══ DATA

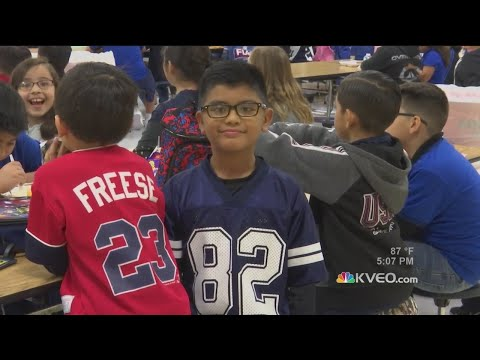 Red Ribbon Week at Paredes Elementary School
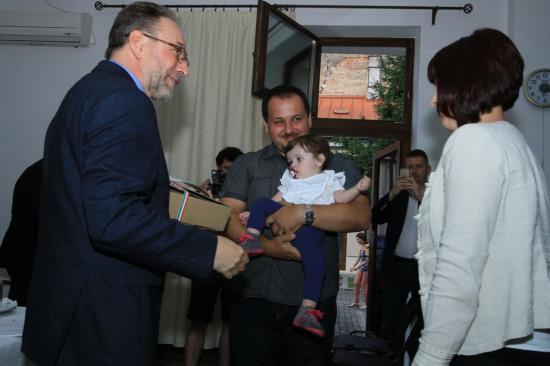 Kolozsváron startolt a Közénk tartozol! projekt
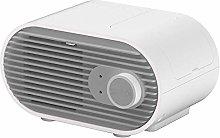 JIN Portable Fan Personal Air Cooler Air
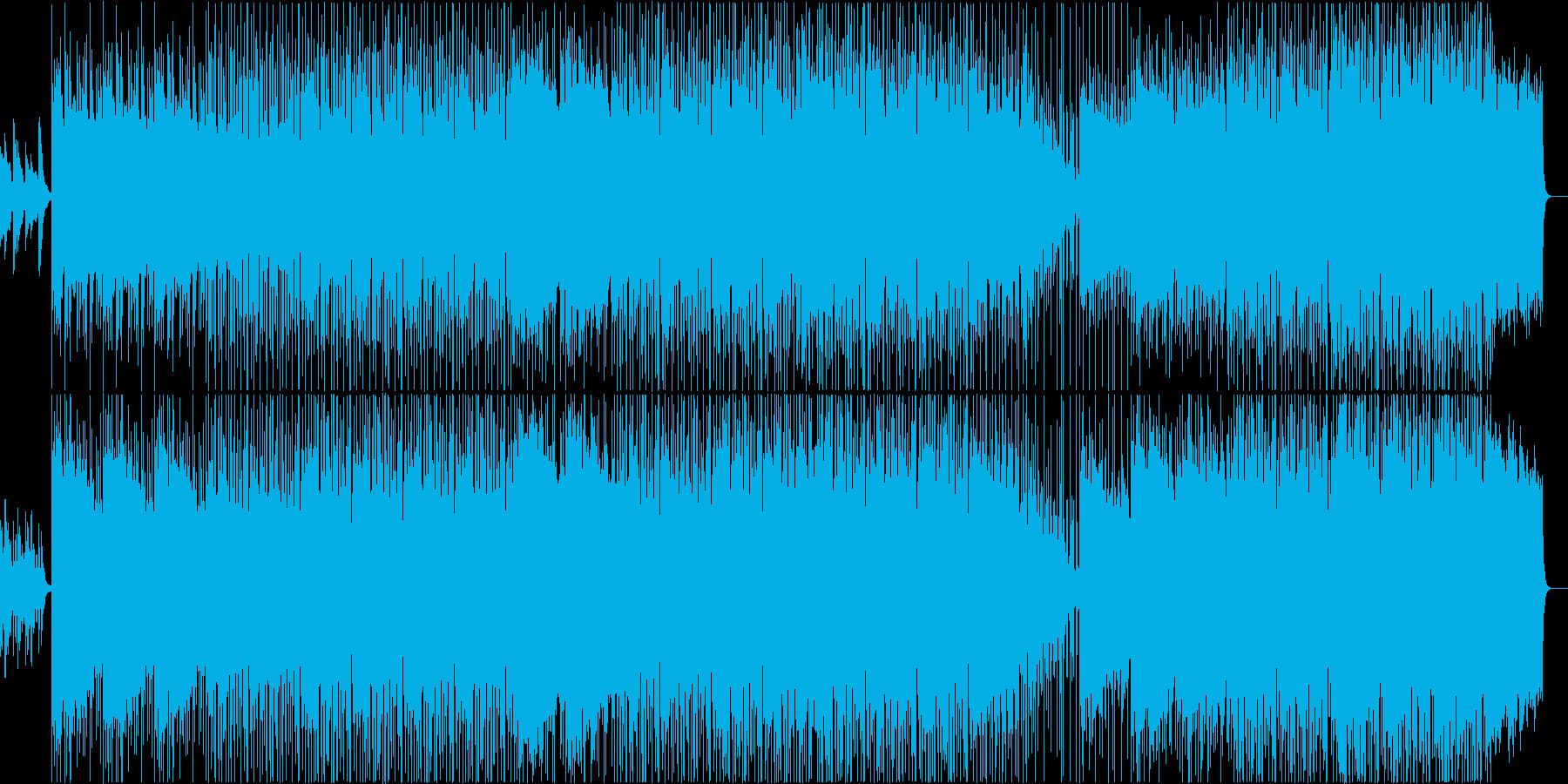 緊迫した空気の再生済みの波形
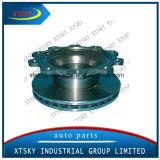 Xtsky Disco de freio pesado de boa qualidade Xtsky 300224093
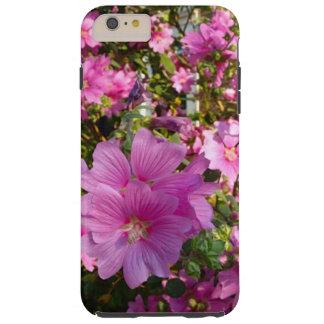 Pink Flower Garden Tree Tough iPhone 6 Plus Case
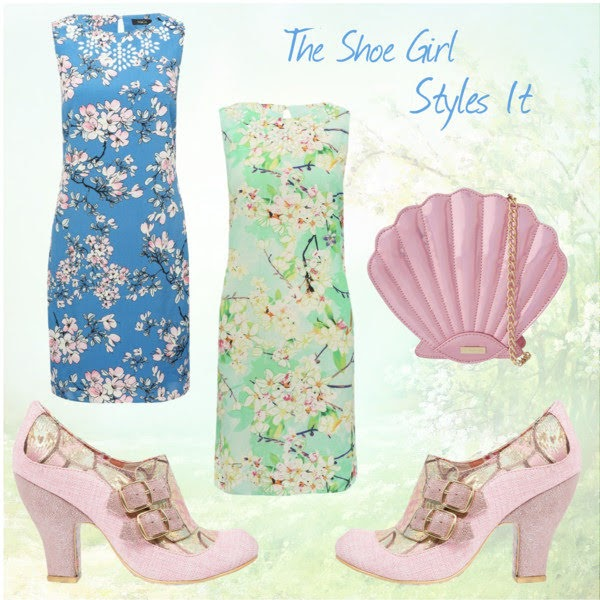 Polyvore outfit set containing Irregular Choice shoes and floral dresses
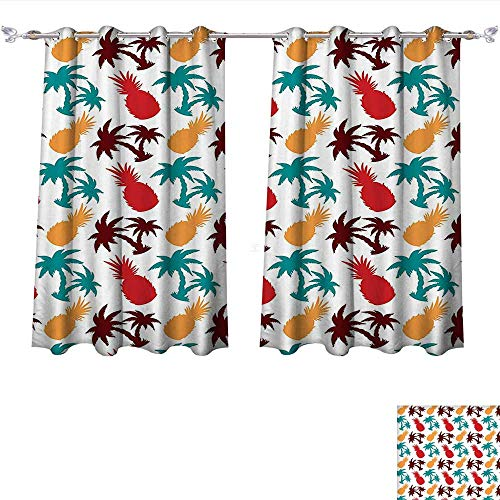 Qinqin-Home Room Darkening Thermal Insulated Lively Multi Colored Tropical Print Layered Palm Trees Island Themed Silhouettes Multi Blackout Curtain for Living Room (W55 x L45 -Inch 2 Panels) ()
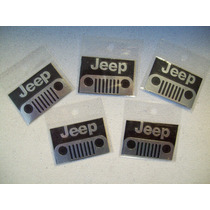 Stickers Gb Jeep Y Sticker Only In A Jeep ( 5 Cms)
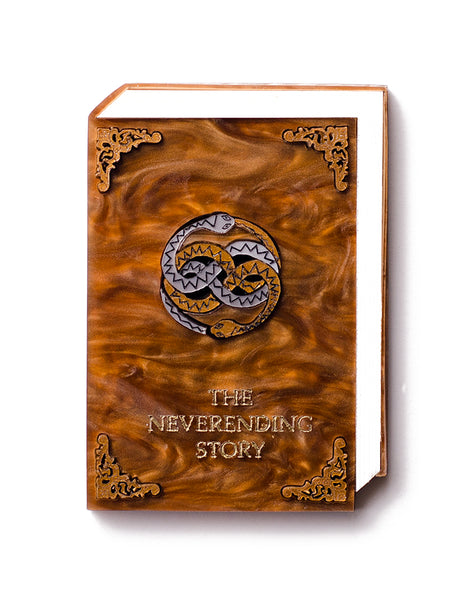 Neverending Story Brooch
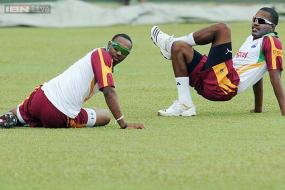 India-West Indies series in doubt: reports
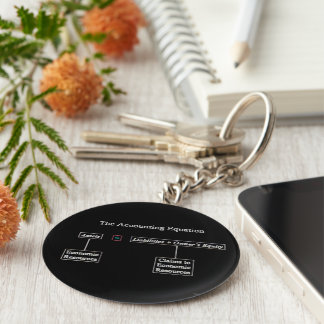 """""""The Accounting Equation"""" Basic Round Button Keychain"""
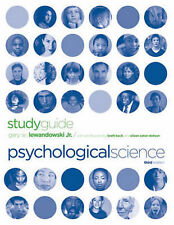 Study Guide for Psychological Science, 3rd edition by Eileen Astor-Stetson, GBL1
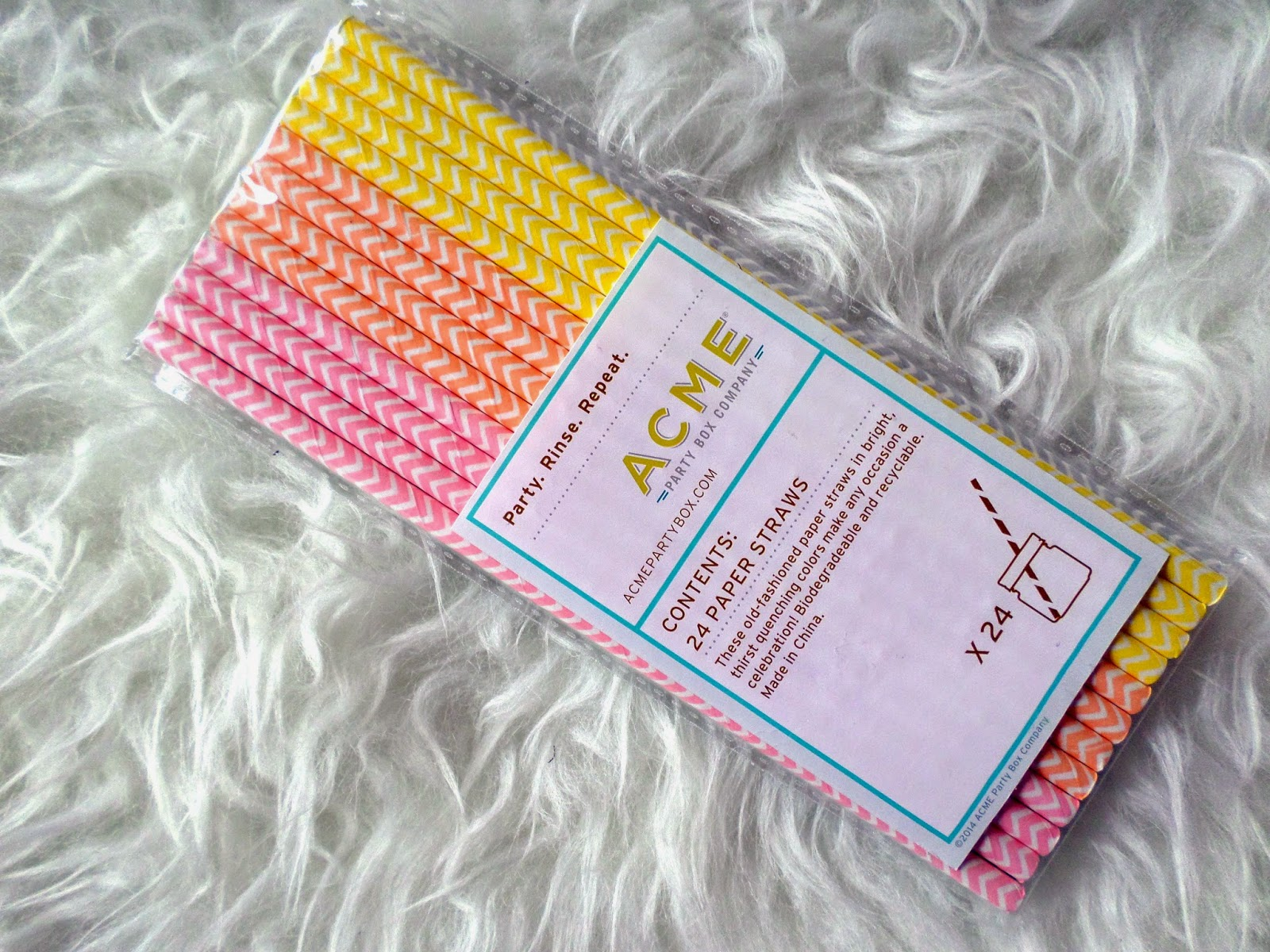 PopSugar Must Have Box ACME Party Box Chevron Straws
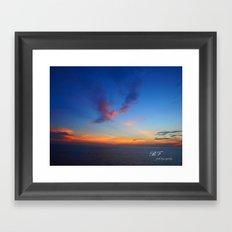 Angel of the Morning Framed Art Print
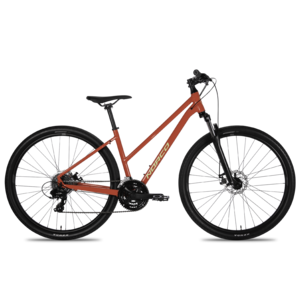2021 NORCO XFR 3 Step Thru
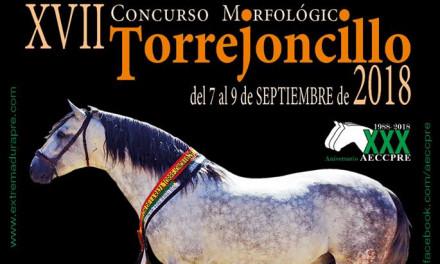XVII Concurso Morfológico de Torrejoncillo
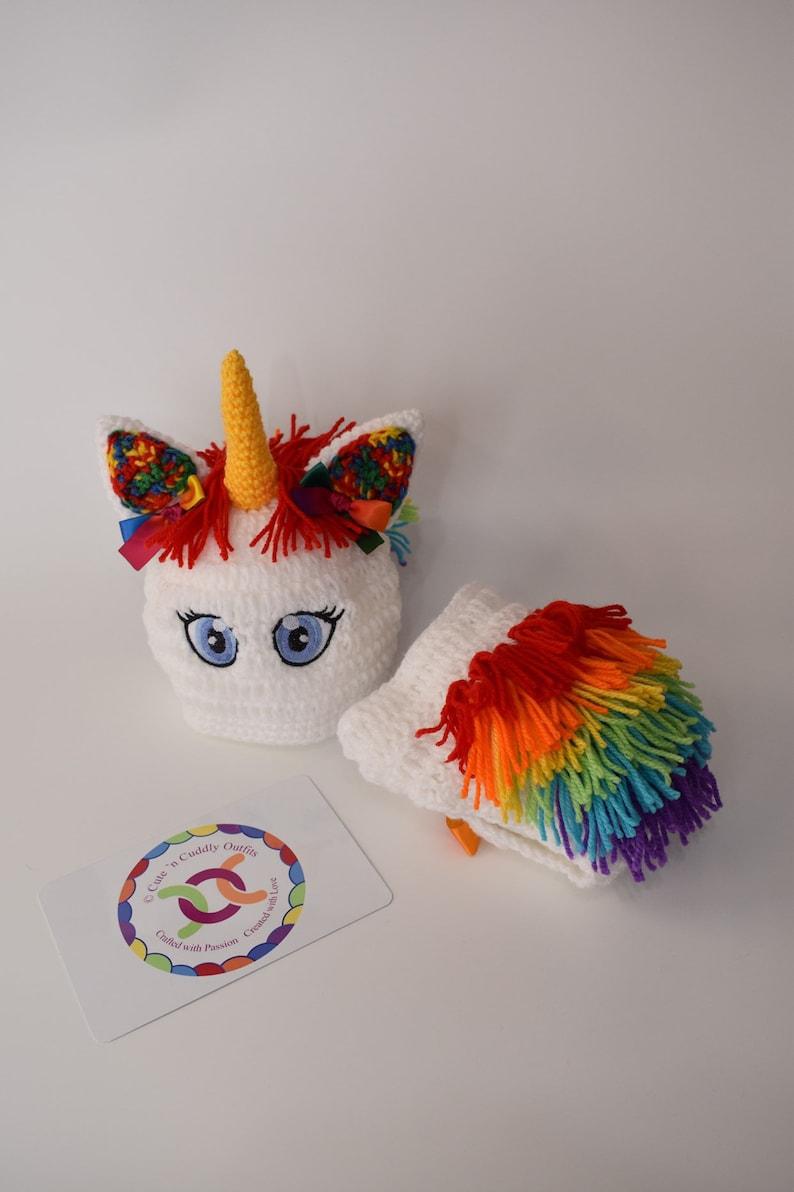 9559f09c2 Baby photo props, Unicorn baby photo prop, Unicorn Photo Prop, baby shower,  baby gift, Unicorn hat, Crochet baby sets, Baby Photo Props
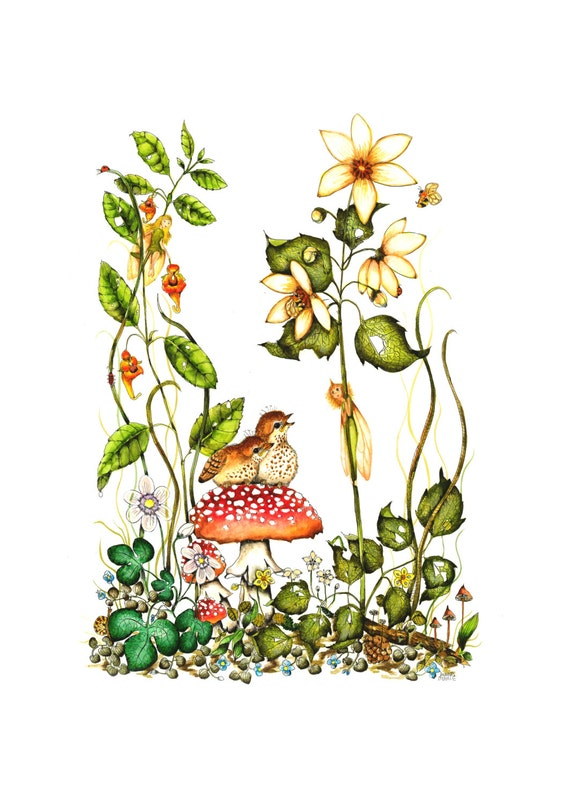 Fairy and Bird Art , Fantasy Print , Watercolor Print , Childs Room Art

════

* _WHAT THE TASK REQUIRES_:
Retype each record exactly as it appears above and drop the images.

* _TASK SOLUTION_:
 Red Ribbon Week at Paredes Elementary School
 Kolozsváron startolt a Közénk tartozol! projekt
 JIN Portable Fan Personal Air Cooler Air
 緊迫した空気の再生済みの波形
 Xtsky Disco de freio pesado de boa qualidade Xtsky 300224093
 Pink Flower Garden Tree Tough iPhone 6 Plus Case
 Polyvore outfit set containing Irregular Choice shoes and floral dresses
 Qinqin-Home Room Darkening Thermal Insulated Lively Multi Colored Tropical Print Layered Palm Trees Island Themed Silhouettes Multi Blackout Curtain for Living Room (W55 x L45 -Inch 2 Panels) ()
 Stickers Gb Jeep Y Sticker Only In A Jeep ( 5 Cms)
 Neverending Story Brooch
 India-West Indies series in doubt: reports
 """""""The Accounting Equation"""" Basic Round Button Keychain"""
 Study Guide for Psychological Science, 3rd edition by Eileen Astor-Stetson, GBL1
 PopSugar Must Have Box ACME Party Box Chevron Straws
 Angel of the Morning Framed Art Print
2021 NORCO XFR 3 Step Thru
XVII Concurso Morfológico de Torrejoncillo
 9559f09c2 Baby photo props, Unicorn baby photo prop, Unicorn Photo Prop, baby shower,  baby gift, Unicorn hat, Crochet baby sets, Baby Photo Props
 Fairy and Bird Art , Fantasy Print , Watercolor Print , Childs Room Art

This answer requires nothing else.